The Kenya – Uganda Railway was built by the Imperial British East Africa company back in the 1890s. Construction of the line began at the Kilindini Harbour in Mombasa in 1895. Around 1900, the line arrived at the present site of the city of Nairobi. Indeed, Nairobi owes its existence to railway engineers who drained a vast swamp, thus enabing the construction of permanent buildings. Indian labourers began commercial activities to cater for railway crews and colonial administrators. The railway arrived at Port Florence (Kisumu) around 1901.
Eventually, the British Government took over the territories of Kenya and Uganda from the Imperial British East Africa Company. In 1920, Kenya became a colony of the Crown under direct administration of the Colonial Office in London.
The railway was expanded from Eldoret to Kampala, bypassing the use of ships on Lake Victoria from Kisumu. Additional branch lines were built from Nakuru to Nyahururu, from Nakuru to Rongai and from Konza to Magadi. The invasion of Ethiopia by Italy during World War 2 forced the British to build a railway from Nairobi to Nanyuki in order to supply its forces. British troops forced the Italians out of Ethiopia and restored Emperor Haile Selassie to his throne.

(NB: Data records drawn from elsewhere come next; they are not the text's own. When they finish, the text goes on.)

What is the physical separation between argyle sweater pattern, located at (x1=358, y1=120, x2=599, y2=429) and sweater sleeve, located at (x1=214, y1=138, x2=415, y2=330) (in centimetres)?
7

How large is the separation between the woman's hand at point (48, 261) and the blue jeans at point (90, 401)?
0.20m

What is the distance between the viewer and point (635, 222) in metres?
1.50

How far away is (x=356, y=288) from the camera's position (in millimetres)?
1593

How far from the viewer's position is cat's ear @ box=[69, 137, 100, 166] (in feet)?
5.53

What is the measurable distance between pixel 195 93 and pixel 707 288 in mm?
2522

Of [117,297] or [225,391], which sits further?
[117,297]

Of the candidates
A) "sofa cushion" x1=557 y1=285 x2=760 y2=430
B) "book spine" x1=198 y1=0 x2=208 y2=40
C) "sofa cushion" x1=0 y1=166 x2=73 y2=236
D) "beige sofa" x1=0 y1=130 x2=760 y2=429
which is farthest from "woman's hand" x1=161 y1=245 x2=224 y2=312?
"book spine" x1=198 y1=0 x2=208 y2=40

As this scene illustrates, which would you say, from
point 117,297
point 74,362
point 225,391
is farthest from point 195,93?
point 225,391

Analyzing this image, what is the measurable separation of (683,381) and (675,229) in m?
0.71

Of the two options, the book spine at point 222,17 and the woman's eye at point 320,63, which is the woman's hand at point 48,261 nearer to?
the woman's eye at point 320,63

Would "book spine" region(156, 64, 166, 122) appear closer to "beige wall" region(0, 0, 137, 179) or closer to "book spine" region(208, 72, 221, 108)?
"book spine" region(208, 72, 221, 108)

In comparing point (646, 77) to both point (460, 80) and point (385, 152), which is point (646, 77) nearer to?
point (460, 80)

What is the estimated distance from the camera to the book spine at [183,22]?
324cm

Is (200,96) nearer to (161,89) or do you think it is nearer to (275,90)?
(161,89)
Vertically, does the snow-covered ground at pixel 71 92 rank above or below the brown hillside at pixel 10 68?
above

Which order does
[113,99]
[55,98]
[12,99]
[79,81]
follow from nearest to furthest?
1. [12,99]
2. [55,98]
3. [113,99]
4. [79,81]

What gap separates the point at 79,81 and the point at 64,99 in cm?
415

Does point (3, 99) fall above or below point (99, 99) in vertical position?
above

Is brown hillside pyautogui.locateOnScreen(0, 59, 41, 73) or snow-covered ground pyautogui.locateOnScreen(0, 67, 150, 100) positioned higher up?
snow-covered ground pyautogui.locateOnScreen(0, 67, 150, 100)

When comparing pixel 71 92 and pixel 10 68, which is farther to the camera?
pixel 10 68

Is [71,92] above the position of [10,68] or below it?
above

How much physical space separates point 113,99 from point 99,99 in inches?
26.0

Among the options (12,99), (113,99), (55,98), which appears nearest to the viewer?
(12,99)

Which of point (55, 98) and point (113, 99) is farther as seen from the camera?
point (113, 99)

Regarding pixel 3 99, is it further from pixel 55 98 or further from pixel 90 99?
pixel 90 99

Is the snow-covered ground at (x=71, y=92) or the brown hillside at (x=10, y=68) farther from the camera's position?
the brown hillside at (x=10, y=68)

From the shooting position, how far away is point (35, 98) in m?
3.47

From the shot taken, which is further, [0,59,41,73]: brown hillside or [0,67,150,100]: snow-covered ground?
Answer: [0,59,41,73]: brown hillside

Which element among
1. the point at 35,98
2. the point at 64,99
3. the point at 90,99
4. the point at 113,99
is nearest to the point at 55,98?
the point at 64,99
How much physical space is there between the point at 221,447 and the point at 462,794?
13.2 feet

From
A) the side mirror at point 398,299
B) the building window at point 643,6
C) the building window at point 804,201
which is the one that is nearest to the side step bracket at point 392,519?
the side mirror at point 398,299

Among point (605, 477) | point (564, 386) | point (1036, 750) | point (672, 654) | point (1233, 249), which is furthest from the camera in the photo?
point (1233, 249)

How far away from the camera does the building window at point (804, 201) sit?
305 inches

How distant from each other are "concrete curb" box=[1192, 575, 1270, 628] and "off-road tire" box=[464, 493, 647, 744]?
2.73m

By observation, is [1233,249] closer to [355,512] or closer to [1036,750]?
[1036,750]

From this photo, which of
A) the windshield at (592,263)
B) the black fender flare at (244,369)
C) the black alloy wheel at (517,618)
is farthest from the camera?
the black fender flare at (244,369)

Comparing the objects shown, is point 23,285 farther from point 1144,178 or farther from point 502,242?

After independence in the early 1960s, railway and port operations in Kenya, Uganda and Tanzania were administered by a single body: the East African Railways and Harbours. The break up of the East African Community in 1977 marked the beginning of the end for the region’s railway system. Each of the three East African countries took up running its own system. In Kenya, railway and port operations were split between two state-owned corporations: Kenya Railways and Kenya Ports Authority. The railway became starved of funds.
In Uganda, civil war between 1979 and 1986 paralyzed railway transport which is yet to recover to this day.